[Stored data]
▬▬▬

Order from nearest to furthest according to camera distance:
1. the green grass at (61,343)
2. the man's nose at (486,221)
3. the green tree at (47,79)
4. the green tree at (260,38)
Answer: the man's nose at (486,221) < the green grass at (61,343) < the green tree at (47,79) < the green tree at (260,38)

▬▬▬

WORK TO BE COMPLETED: Print every row above verbatim, with each line unchanged.

REPLY TO THE TASK:
Order from nearest to furthest according to camera distance:
1. the green grass at (61,343)
2. the man's nose at (486,221)
3. the green tree at (47,79)
4. the green tree at (260,38)
Answer: the man's nose at (486,221) < the green grass at (61,343) < the green tree at (47,79) < the green tree at (260,38)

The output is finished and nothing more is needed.